In the section you quoted, it says "Geocoding Results are an insubstantial
extract **or** contain no OSM data" (emphasis added). So *sometimes*
there's no OSM data, but that's when the results are interpolated. Other
times, individual Geocoding Results (and in certain circumstances as
described in detail in the guidelines, certain types of collections of
Geocoding Results) are insubstantial.

I don't think tracing from a physical printout is the same as
interpolating. It's more like a really basic trivial transformation.

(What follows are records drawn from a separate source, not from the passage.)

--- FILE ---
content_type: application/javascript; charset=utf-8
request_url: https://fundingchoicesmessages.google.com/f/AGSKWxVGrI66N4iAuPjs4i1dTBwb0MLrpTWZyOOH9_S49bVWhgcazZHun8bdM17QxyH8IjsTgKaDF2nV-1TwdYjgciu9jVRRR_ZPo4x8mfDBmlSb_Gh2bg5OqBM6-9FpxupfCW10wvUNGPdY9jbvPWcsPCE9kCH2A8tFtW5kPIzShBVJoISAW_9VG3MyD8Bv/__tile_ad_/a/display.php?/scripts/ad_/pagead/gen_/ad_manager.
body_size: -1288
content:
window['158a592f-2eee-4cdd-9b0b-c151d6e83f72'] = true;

But like I said, based on the usecase you described, I agree I think all
you need to do attribute, just based on different reasoning.

-Kathleen


On Mon, Oct 14, 2019 at 7:59 AM Lars-Daniel Weber <Lars-Daniel.Weber at gmx.de>
wrote:
>
> According to community guideline for "Geocoding", I'm not using original
OSM data in my new map at all. Since I've drawn lines from paper drawn on
an Produced Work of OSM data, I don't have any of the original OSM elements
in my final dataset, which are in the OSM dataset.
>
> So, I just need to credit OpenStreetMap as decribed in Section 4.3 of the
ODbL, since it's a Produced Work.
>
>
> > Users of a navigation application send an address search query to a
> > cloud-based Geocoder. The Geocoder has access to two separate map
> > databases, one of which contains solely OSM data. The other database
> > contains non-OSM data. If the address is accurately found in the OSM
> > database, the location is sent back to the navigation application. If
> > the address is not found in the OSM database, then the other database is
> > searched, and that result is returned. (The same example applies when
> > the third party database is searched before the OSM database or when
> > they are searched concurrently.) The OSM-based Geocoding Results are an
> > insubstantial extract or contain no OSM data and thus do not trigger
> > share-alike obligations and can be stored together with the
> > non-OSM-based Geocoding Results with no impact on the non-OSM-based
> > Geocoding results, so long as the aggregated collection of results does
> > not contain the whole or a substantial part of the OSM database. The
> > cloud-based Geocoder is, however, required to credit OpenStreetMap as
> > described in Section 4.3 of the ODbL.
>
> Gesendet: Montag, 07. Oktober 2019 um 20:05 Uhr
> Von: "Kathleen Lu" <kathleen.lu at mapbox.com>
> An: "Licensing and other legal discussions." <legal-talk at openstreetmap.org
>
> Cc: "Lars-Daniel Weber" <Lars-Daniel.Weber at gmx.de>
> Betreff: Re: [OSM-legal-talk] map drawn based on OSM tiles
> > Thus, assuming the shapefiles are essentially the equivalent of
>>
>> > simplified OSM border shapefiles, the shapefiles are covered by ODbL.
>>
>> Actually, it's like 40% OSM borders (hard borders, like roads, rivers,
topography and administrative stuff) and 60% own borders, which don't
appear in OSM. BUt those borders wouldn't make OSM any better, since
they're specific for the current task.
>>
>
> My view would be the OSM borders are ODbL. Just because it's one
shapefile doesn't mean all of the data in the shapefile has to be under one
license. If the other borders are not border types that are in OSM that you
have traced, ODbL does not implicate them per the Collective Database
Guideline.
>
>>
>> > Now, it sounds like you're not tracing very much, so it's possible that
>> > you have traced fewer than 100 features in which case your tracing is
>> > insubstantial
>> >
https://wiki.osmfoundation.org/wiki/Licence/Community_Guidelines/Substantial_-_Guideline
>>
>> Actually, I've traced more than 100 features, but the "extraction is
non-systematic and clearly based on your own qualitative criteria" - okay,
not on my one, but on the one who draw the overlay with the pen.
>>
>
> It's possible that your extraction is insubstantial, though I can't say
definitively. But I don't think that you need a definitive answer on
whether it's insubstantial, since if your usecase is as a filter to select
POIs, then you can do that whether the borders make up a substantial
extract or not, and you are willing to provide attribution anyway, so you
do not need to conclusively avoid ODbL.